# Warwick Insect Technologies



## maori badger (Oct 14, 2007)

Anybody had any problems with this site? I logged in on friday as I had been told it was a good place to buy silkworms and wanted to get some for my beardies. I ordered some food and paid special delivery. Its now wednesday and my boys still don't have their worms. I haven't had any answer to my emails and there is no answer on the telephone.

Anyone else heard anything?
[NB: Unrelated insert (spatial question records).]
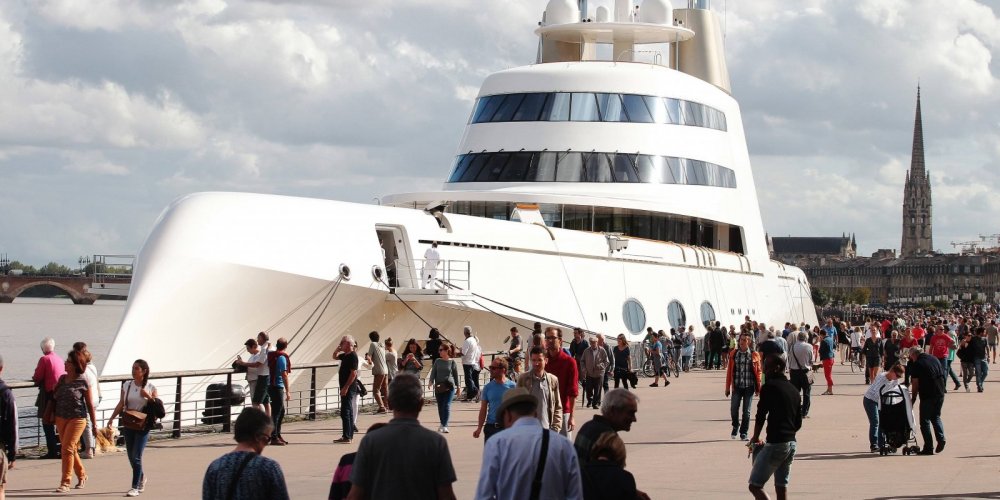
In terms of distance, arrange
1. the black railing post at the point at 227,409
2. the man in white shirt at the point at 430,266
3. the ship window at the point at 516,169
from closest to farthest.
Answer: the black railing post at the point at 227,409, the man in white shirt at the point at 430,266, the ship window at the point at 516,169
Its a bit of a bummer as I paid £13 and am now out of pocket so am pretty P'O ed


----------



## LFBP-NEIL (Apr 23, 2005)

They used to be called seritech, do a websearch and do a forum search of all the main forums, :whistling2:


----------



## karma (Jul 12, 2007)

They never replied to my many emails until after a good good few weeks when i put a paypal claim in,
they then responded by saying they were all to small and had been waiting for them to grow,and promised they would be deliver'd the day after,
another week passed and i recieved them and they were great and well chuffed with them,(good size and condition),
Its just a pity they took so long and never answer'd emails until the claim was file'd.

(if all had gone well i would of put a regular order in but i swore never to use them again).


----------



## fastbaz (Aug 12, 2007)

Ye We Had That Problem In The Summer Took About 4 Weeks From Ordering To Receiving Really Tiny Silk Worms....


----------